======== 出典
図2】生地の表面への凹み及び生地の反対の表面における相互的な凹みを有する例示的なデボス加工された不織布層を示す図である。
図3】生地の表面からの突出部及び生地の反対の表面における対応する凹みを有する例示的なエンボス加工された不織布層を示す図である。
図4】生地の両方の表面からの突出部を有する例示的なエンボス加工された不織布層を示す図である。
図5】本開示による方法を示すフローチャート図である。
【発明を実施するための形態】
【0015】
一般に、本開示は、イオン交換材料を含浸した支持基材を含むイオン交換膜を提供する。支持基材は、インプリントされた不織布層を含み、インプリンティングは、1cm当たり少なくとも16個の表面密度で複数の変形を含む。インプリンティングは、デボス加工、エンボス加工又はこれらの組合せであり得る。一部の例では、インプリントされた不織生地は、支持基材から補強層を排除することを可能とする物理的性質を有し得る。一部の例では、インプリントされた不織生地は、インプリントされた不織生地の単一層のみを支持基材が含むことを可能とする物理的性質を有し得る。
【0016】
そのようなインプリントされた不織布層を用いて形成されたイオン交換膜は、それ以外には同一であるがインプリンティングを欠いた膜と比較して、上昇した温度における膜硬化の間の向上した寸法安定性又は形状安定性を有し得る。例えば、本開示によるイオン交換膜は、変形しない不織布層を有するそれ以外は同一のイオン交換膜よりも、滑らかであり、平らであり及び/又は少ないしわを有し得る。理論により縛られることを望まないが、本開示の著者らは、特に、不織布層がイオン交換成分を含浸し又はイオン交換成分で飽和し及び上昇した温度において硬化した時に、不織布層における変形が不織布層の長い繊維における歪みの発生を阻害し又は終了させると考えている。
================
======== 提供資料
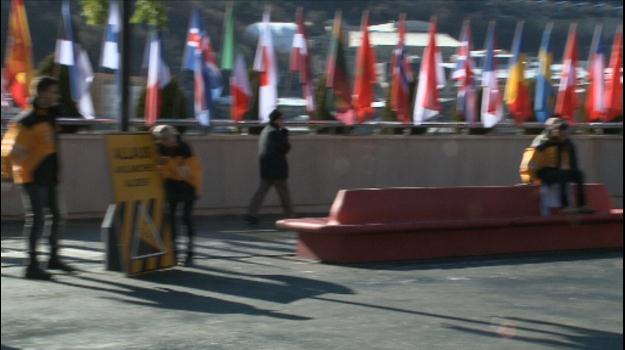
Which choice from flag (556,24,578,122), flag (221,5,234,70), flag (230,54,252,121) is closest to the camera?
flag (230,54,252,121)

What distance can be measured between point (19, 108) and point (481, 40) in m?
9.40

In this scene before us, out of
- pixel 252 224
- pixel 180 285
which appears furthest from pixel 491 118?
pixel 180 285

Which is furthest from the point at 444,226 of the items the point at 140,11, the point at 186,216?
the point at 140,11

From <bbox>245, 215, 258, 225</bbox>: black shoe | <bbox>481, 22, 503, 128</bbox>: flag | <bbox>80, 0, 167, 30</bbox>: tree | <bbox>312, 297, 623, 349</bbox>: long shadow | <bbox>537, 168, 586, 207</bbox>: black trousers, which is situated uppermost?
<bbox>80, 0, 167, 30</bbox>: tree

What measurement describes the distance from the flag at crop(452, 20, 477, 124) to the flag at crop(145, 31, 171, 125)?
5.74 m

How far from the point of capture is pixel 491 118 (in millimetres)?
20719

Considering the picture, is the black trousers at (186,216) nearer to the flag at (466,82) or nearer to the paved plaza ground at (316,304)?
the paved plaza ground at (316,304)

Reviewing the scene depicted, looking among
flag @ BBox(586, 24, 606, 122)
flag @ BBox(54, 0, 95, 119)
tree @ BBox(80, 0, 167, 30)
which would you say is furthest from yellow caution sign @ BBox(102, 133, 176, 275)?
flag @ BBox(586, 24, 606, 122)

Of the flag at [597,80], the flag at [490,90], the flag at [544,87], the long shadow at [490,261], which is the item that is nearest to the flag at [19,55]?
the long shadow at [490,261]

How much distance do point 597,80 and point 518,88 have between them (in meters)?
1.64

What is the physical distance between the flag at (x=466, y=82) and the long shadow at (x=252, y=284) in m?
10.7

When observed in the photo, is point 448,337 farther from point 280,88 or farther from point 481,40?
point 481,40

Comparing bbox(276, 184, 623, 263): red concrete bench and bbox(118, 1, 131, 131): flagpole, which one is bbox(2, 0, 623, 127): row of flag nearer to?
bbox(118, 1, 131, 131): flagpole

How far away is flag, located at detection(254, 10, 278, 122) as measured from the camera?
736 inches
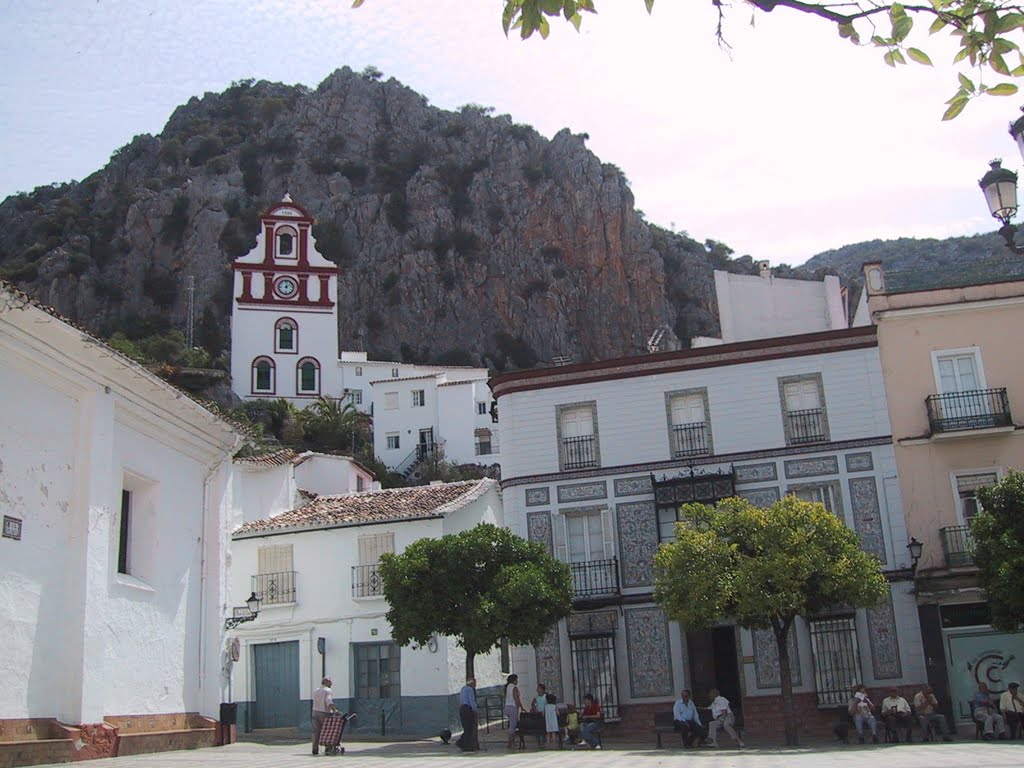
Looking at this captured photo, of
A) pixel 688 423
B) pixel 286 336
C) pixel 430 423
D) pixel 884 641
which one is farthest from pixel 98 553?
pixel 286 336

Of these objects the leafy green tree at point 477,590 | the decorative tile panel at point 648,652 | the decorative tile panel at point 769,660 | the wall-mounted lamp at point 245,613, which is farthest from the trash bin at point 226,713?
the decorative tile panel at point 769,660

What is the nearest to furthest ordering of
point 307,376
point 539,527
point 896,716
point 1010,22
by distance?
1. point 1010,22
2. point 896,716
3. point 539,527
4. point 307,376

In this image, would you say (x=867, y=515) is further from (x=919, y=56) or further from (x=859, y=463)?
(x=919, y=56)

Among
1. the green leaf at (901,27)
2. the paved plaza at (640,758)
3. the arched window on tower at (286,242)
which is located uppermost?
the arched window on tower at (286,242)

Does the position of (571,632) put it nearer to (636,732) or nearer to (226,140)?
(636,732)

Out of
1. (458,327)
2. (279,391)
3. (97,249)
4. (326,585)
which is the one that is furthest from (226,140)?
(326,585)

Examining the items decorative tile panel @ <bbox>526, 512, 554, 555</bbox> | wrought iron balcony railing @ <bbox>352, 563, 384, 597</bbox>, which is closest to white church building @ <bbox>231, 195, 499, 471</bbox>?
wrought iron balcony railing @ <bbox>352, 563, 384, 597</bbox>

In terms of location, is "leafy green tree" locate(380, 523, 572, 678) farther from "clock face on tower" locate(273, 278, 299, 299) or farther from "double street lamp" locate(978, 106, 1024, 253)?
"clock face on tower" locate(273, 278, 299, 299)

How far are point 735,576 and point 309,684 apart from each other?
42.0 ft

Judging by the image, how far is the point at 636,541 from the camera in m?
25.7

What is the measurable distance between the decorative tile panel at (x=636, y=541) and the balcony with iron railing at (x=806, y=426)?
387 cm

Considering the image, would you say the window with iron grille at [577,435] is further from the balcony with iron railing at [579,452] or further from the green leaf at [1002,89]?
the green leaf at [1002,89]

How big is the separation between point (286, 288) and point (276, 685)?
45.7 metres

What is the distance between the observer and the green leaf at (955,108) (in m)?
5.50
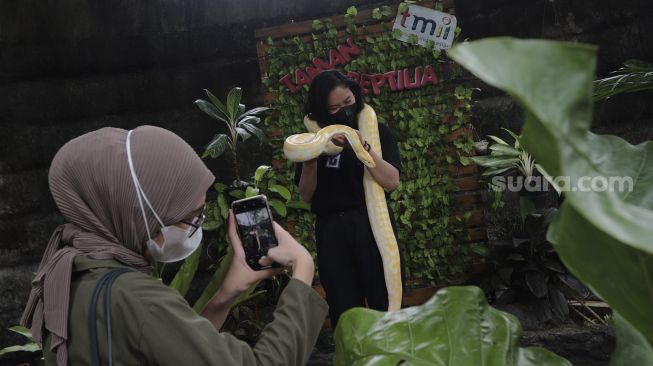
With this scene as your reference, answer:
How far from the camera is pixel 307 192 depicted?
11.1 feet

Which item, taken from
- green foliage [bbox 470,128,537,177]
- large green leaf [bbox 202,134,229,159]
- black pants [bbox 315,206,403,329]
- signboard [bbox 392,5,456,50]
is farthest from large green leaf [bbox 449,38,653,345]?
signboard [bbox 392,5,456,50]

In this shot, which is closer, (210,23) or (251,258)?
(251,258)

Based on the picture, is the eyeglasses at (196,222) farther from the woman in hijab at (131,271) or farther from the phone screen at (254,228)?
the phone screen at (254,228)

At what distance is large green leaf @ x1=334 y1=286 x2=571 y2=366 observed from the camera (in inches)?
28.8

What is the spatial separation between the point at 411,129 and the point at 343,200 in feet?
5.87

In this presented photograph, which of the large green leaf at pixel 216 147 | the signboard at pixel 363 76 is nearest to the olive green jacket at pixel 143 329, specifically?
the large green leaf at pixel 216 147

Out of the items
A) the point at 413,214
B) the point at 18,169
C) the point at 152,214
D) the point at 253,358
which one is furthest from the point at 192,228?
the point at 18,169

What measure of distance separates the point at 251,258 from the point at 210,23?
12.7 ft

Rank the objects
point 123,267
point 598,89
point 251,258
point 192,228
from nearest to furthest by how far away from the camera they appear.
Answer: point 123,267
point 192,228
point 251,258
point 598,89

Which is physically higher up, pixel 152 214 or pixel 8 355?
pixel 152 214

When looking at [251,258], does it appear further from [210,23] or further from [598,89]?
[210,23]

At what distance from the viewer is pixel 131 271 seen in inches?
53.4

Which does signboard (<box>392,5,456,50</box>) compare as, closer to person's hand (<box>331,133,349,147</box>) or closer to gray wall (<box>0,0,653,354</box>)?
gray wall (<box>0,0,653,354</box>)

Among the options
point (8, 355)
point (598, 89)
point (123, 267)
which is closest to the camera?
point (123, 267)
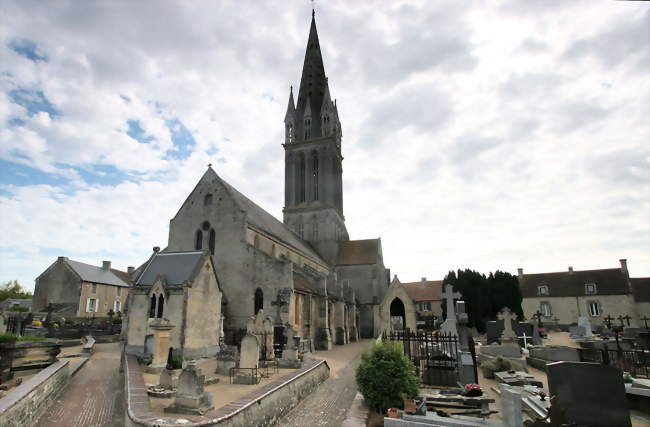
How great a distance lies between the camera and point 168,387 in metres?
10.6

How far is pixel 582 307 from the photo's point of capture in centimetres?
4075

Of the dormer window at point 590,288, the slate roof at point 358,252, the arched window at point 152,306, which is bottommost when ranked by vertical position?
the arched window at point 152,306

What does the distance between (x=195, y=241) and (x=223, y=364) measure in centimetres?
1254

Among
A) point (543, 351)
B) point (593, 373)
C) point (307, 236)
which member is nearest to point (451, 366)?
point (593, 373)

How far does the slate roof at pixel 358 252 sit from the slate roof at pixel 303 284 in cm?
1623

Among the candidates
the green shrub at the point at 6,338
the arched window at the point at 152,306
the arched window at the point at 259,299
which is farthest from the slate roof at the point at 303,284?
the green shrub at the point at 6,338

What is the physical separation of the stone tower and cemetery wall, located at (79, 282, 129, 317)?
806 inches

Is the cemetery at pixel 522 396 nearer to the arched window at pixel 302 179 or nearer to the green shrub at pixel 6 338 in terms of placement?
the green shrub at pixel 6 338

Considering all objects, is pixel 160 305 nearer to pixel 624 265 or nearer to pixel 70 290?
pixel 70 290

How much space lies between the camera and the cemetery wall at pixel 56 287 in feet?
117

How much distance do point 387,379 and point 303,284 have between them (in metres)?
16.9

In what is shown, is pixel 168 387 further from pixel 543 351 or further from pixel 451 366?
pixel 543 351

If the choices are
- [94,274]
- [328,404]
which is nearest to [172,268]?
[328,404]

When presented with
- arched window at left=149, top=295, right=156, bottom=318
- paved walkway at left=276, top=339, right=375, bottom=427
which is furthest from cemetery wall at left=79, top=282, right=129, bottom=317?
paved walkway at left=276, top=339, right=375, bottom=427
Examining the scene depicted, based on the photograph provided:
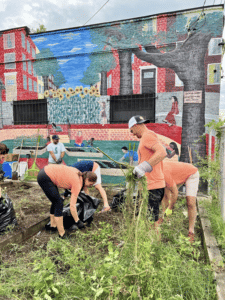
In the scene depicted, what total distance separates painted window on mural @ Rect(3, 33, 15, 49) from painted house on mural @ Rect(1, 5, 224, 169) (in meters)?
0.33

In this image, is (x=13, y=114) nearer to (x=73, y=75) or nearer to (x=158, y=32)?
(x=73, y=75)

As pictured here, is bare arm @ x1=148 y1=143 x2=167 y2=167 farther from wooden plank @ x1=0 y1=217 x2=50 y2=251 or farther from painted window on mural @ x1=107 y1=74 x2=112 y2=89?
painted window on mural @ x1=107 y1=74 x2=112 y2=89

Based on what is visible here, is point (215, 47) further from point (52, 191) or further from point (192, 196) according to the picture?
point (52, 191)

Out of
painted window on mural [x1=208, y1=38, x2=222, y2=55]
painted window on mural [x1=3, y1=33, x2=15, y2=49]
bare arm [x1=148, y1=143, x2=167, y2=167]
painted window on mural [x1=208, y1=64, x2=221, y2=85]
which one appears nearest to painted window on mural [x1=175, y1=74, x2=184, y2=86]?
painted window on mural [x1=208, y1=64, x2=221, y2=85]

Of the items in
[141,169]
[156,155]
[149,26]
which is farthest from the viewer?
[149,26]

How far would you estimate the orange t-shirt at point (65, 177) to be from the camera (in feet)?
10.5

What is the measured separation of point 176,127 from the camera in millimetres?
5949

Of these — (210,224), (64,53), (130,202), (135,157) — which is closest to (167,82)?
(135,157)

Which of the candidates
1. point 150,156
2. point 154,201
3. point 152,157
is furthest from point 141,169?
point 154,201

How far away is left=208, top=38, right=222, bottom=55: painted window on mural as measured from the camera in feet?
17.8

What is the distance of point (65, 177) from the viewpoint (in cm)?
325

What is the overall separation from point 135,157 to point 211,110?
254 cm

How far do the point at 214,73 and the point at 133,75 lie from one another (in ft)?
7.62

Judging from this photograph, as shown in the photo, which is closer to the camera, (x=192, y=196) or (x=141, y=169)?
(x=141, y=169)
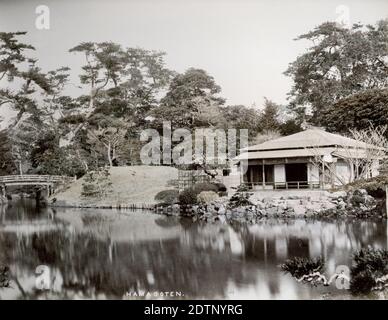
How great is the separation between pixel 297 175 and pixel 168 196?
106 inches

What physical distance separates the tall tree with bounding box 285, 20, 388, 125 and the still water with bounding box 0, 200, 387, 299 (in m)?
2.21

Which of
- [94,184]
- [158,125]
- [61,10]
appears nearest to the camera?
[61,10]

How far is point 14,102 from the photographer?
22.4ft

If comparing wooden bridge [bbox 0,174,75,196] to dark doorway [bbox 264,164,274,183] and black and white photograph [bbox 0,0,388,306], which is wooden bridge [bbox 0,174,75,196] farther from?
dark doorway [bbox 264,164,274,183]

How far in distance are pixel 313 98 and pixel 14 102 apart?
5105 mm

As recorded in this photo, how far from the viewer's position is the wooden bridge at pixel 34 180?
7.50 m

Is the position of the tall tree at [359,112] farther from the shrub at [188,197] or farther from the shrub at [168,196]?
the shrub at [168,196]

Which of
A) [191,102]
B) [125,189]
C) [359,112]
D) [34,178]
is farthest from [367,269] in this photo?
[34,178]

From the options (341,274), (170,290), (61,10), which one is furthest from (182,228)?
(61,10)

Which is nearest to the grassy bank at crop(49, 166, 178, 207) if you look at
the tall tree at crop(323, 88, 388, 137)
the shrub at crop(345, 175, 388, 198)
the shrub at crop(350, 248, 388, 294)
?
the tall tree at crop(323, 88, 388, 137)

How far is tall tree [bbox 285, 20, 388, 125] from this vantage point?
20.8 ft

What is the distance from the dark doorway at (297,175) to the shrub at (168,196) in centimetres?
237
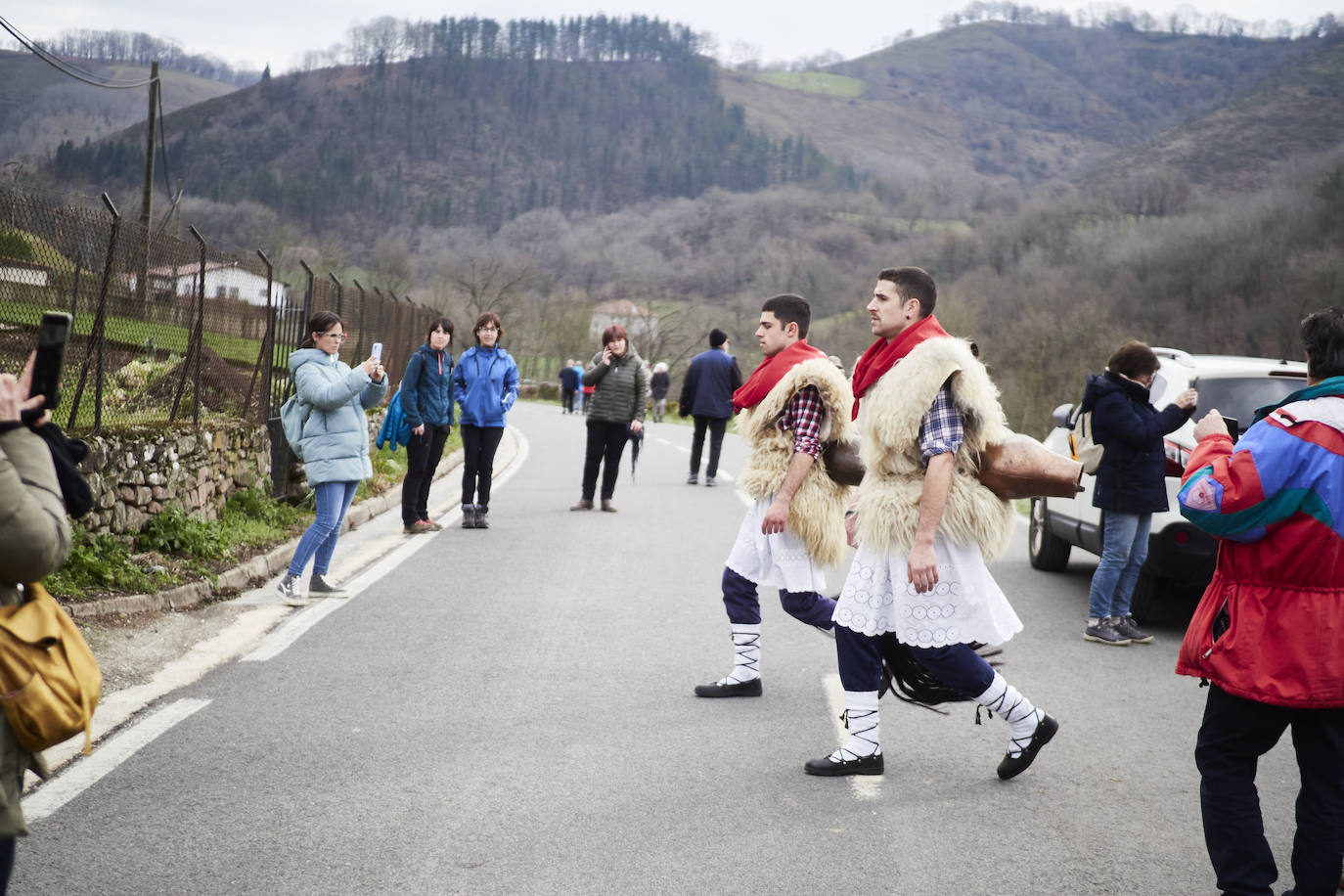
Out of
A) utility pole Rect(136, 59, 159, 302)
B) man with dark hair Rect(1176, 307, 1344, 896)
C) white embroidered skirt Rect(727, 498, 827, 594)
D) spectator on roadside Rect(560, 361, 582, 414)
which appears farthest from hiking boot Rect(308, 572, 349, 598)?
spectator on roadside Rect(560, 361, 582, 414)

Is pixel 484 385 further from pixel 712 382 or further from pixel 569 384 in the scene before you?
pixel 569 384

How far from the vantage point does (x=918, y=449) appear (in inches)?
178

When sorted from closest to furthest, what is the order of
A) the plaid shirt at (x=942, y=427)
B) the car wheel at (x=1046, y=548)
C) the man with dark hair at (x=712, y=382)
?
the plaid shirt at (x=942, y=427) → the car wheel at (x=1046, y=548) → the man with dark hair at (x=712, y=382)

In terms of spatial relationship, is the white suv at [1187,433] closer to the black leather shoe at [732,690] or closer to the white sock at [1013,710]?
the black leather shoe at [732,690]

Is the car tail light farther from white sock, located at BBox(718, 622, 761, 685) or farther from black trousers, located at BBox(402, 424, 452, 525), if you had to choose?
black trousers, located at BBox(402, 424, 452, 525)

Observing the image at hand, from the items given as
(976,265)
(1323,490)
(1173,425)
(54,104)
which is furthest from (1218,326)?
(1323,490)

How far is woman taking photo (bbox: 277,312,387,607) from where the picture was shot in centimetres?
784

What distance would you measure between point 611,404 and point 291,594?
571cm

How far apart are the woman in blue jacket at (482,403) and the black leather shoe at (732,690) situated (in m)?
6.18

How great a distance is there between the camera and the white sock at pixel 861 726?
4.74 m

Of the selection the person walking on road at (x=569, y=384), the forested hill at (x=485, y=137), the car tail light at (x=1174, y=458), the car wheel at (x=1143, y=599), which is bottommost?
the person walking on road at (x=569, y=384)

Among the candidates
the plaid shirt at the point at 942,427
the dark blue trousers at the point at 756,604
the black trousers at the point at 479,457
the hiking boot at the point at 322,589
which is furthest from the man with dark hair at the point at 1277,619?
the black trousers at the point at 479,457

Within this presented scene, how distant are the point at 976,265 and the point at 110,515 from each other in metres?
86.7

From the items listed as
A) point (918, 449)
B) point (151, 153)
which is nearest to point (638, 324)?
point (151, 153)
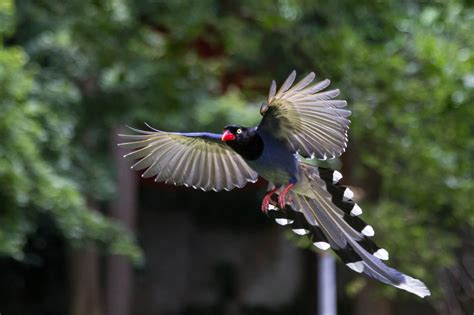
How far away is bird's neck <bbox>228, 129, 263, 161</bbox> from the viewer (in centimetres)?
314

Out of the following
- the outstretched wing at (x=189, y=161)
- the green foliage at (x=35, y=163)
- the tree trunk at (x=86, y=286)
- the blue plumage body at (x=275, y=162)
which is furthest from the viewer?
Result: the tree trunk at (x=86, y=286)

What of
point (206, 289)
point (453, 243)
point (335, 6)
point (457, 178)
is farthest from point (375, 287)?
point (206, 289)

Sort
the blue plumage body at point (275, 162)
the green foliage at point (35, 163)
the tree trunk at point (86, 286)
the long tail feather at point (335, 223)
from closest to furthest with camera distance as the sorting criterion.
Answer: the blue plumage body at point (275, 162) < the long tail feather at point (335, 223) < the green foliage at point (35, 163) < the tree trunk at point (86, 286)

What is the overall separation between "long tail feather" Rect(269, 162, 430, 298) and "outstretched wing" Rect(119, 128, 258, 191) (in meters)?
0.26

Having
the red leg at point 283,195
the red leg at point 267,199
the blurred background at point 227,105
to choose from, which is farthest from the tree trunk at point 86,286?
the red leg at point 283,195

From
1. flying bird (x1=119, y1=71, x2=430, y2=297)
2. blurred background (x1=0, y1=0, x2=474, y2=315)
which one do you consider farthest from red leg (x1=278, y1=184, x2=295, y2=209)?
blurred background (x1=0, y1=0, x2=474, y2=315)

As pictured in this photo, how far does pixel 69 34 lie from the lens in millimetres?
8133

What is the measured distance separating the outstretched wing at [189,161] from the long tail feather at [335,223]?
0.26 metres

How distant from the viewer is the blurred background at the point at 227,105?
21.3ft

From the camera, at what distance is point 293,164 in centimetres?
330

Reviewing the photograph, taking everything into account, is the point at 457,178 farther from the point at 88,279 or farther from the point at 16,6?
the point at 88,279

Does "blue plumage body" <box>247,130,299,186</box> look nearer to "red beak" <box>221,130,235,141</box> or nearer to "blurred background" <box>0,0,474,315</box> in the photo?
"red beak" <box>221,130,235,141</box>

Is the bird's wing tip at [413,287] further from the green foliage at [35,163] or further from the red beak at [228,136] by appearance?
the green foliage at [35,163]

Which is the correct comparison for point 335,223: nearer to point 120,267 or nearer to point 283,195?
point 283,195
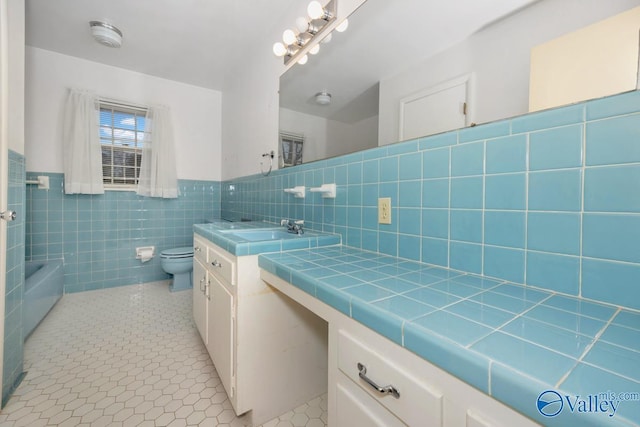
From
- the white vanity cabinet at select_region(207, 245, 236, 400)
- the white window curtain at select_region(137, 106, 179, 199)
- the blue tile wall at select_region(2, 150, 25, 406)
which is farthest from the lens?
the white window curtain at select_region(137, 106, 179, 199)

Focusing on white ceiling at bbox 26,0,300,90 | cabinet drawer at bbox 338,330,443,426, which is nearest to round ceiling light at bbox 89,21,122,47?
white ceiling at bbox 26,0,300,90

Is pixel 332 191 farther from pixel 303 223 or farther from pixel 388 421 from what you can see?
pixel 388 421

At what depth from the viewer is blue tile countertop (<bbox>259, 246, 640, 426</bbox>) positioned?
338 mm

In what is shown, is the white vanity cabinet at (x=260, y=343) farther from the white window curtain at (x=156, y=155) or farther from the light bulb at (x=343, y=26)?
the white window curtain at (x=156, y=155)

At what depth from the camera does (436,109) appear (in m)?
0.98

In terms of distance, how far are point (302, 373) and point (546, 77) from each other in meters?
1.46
================
◆ 作業内容 ◆
出典の要点を二文にまとめてください。

◆ 正答 ◆
本開示は、複数の変形を含むインプリントされた不織布層を支持基材とし、これにイオン交換材料を含浸したイオン交換膜を提供するもので、インプリンティングはデボス加工、エンボス加工又はこれらの組合せであり得る。このような膜は、インプリンティングを欠く点以外は同一の膜と比べて、上昇した温度における硬化の間の寸法安定性又は形状安定性が向上し、より滑らかで平らで、しわが少なくなり得る。